|
I
|
Já
passou da hora de professores, gramáticos, dicionaristas, autores de livros
didáticos, elaboradores e corretores de provas de concursos, revisores e
outros profissionais envolvidos com a linguagem deixarem de considerar como
"erradas" tantas opções linguísticas definitivamente
incorporadas à gramática do português brasileiro, ocorrendo inclusive na
língua escrita mais monitorada, para não mencionar a literatura consagrada.
Este
livro faz uma defesa explícita do vernáculo brasileiro contemporâneo,
com base nos resultados obtidos em investigações realizadas por centenas
de pesquisadores nos últimos quarenta anos. Não tem mais cabimento
corrigir o que não está errado, punir o que não é crime, castigar quem
é inocente. O português brasileiro é a nossa língua materna. Temos de
ver e ouvir essa língua com olhos e ouvidos de brasileiros.
Não
se trata, porém, de querer abolir as formas tradicionais, clássicas, para
impor as formas inovadoras, diferentes das padronizadas. Quem quiser
continuar usando elas, que fique à vontade. Queremos apenas que as formas
alternativas de falar e de escrever sejam também consideradas boas,
bonitas e legítimas, e que sua análise e descrição sejam incorporadas
serenamente nos materiais didáticos.
Também
não se trata de propor um "vale-tudo" linguístico, como algumas
pessoas desavisadas (ou mal-intencionadas) vêm apregoando ultimamente nos
meios de comunicação. Se é verdade que o convívio social necessita de
normas, também é verdade que essas normas (numa sociedade democrática)

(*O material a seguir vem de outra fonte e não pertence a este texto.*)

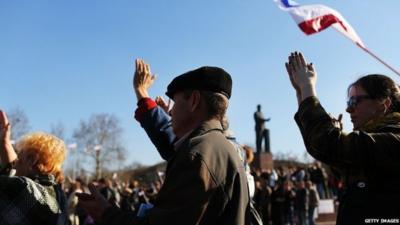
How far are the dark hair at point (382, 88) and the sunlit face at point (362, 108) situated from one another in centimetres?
3

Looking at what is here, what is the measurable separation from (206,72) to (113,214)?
865mm

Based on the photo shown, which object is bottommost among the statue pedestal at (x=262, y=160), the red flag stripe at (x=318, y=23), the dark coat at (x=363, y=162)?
the statue pedestal at (x=262, y=160)

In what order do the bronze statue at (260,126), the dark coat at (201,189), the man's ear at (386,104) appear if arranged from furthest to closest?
the bronze statue at (260,126) → the man's ear at (386,104) → the dark coat at (201,189)

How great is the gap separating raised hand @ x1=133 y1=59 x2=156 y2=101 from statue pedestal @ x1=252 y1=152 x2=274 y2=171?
23.4m

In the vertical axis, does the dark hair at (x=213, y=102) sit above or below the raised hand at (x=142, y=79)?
below

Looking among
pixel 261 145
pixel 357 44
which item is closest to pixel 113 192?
pixel 357 44

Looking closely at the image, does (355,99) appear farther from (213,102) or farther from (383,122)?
(213,102)

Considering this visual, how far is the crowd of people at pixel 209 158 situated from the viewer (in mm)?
2029

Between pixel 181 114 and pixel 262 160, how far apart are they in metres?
24.5

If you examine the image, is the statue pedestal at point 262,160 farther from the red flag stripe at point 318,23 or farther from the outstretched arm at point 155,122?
the outstretched arm at point 155,122

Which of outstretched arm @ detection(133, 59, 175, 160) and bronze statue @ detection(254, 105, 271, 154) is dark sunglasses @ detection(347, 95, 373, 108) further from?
bronze statue @ detection(254, 105, 271, 154)

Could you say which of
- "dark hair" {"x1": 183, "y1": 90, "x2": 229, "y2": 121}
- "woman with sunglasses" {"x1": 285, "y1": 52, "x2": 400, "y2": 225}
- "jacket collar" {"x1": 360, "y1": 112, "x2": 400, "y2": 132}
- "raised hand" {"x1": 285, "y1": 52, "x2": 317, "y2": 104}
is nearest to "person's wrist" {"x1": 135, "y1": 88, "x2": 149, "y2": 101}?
"dark hair" {"x1": 183, "y1": 90, "x2": 229, "y2": 121}

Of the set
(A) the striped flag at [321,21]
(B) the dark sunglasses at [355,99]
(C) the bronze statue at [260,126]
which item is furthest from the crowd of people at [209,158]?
(C) the bronze statue at [260,126]

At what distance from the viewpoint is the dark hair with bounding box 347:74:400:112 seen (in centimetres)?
277
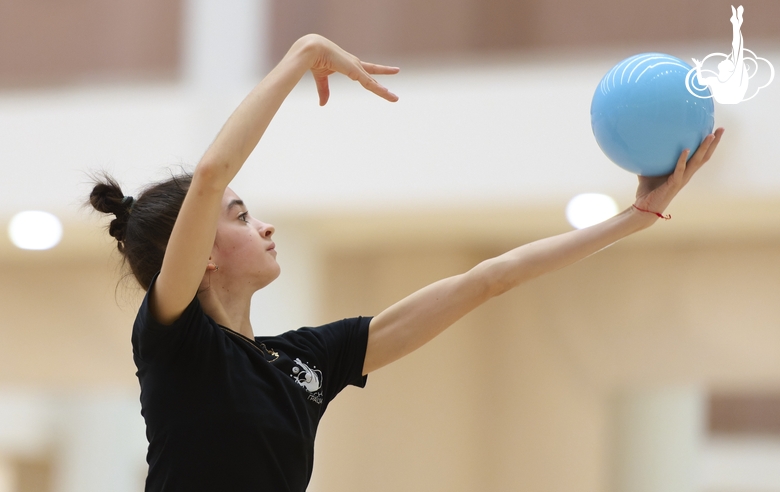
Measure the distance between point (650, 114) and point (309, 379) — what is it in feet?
2.42

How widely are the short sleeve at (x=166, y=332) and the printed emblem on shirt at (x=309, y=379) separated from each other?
20 cm

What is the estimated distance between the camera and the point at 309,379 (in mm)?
1515

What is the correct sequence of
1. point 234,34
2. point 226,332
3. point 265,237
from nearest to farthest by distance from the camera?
1. point 226,332
2. point 265,237
3. point 234,34

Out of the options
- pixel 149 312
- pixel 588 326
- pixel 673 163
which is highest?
pixel 588 326

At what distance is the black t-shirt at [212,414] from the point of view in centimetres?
133

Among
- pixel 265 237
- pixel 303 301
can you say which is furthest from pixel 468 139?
pixel 265 237

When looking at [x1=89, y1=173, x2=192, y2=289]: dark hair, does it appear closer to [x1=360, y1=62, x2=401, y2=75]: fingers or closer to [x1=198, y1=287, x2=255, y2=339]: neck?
[x1=198, y1=287, x2=255, y2=339]: neck

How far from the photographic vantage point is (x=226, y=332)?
1.45 m

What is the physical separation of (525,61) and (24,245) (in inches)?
108

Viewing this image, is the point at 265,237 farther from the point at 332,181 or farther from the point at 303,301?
the point at 303,301

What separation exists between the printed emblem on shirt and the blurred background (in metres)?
2.35

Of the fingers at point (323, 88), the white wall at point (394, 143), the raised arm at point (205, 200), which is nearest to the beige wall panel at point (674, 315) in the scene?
the white wall at point (394, 143)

têm que ser renovadas e aperfeiçoadas periodicamente, para estarem a
serviço dos cidadãos (e não contra eles), para que todo cidadão se
reconheça nelas e queira segui-las.
Até
agora, porém, temos sido oprimidos por prescrições obsoletas, incoerentes
e autoritárias que muitas vezes contrariam o saber linguístico intuitivo
que todo e qualquer falante tem do bom funcionamento de seu próprio idioma.
E, pior que tudo, essas prescrições são usadas como instrumentos
autoritários de repressão e de exclusão social. Vamos fazer valer a nossa
língua materna! Vamos desarmar o nosso convívio linguístico!